JPMorgan to disclose race and gender of Goldman, Ford, other directors

Four top Wall Street firms and Ford Motor will begin disclosing the race and gender of individual directors as part of deals struck with New York City’s pension officers, city comptroller Brad Lander said Thursday, while a utility company offered the idea. has been pushed back. ,

In addition to Ford, companies such as JPMorgan Chase, BlackRock, Morgan Stanley and Goldman Sachs will provide self-identified disclosures on race, ethnicity and gender, according to a representative for Lander.

Such person-by-person disclosures are becoming more common in the form of tables in annual corporate proxy statements as companies seek to show investors their concerns for boardroom and workforce diversity.

Not all boardrooms have embraced the idea, however. Lander’s statement said the city’s pension fund has filed a shareholder resolution with NextEra Energy for similar disclosures, but NextEra urged investors to oppose the idea at the company’s May 19 annual shareholder meeting. Vote is recommended.

In its proxy statement, NextEra said it has already published details about the skills of individual directors and infographics showing overall diversity statistics about the board.

JP Morgan Chase Sign
JPMorgan Chase, BlackRock, Morgan Stanley and Goldman Sachs will provide self-identified disclosures on race, ethnicity and gender.
AFP via Getty Images

“Applying an instructional matrix by an individual director may promote a check-the-box approach to freshness, thus increasing the risk of sidelining a qualified candidate,” NextEra said in its proxy.
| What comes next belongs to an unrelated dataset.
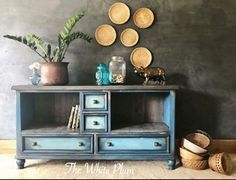 Repurposed dresser into media stand by The White Plum | Painted with a mix of Chalk Paint® by Annie Sloan in Napoleonic Blue, Provence and Antibes Green | Paint Sell Repeat feature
NextEra said it may also mislead shareholders into “wrongly believing that only a subset of directors contribute to particular decisions or represent the board on particular matters.”

Lander said director-by-director disclosure is needed to allow investors to judge the composition of the board in line with the company’s mission and financial health.

“The commitment to diversity and inclusion is hollow if those values ​​are not reflected in the boardroom, where decisions affect their entire workforce,” Lander said in a statement sent Thursday.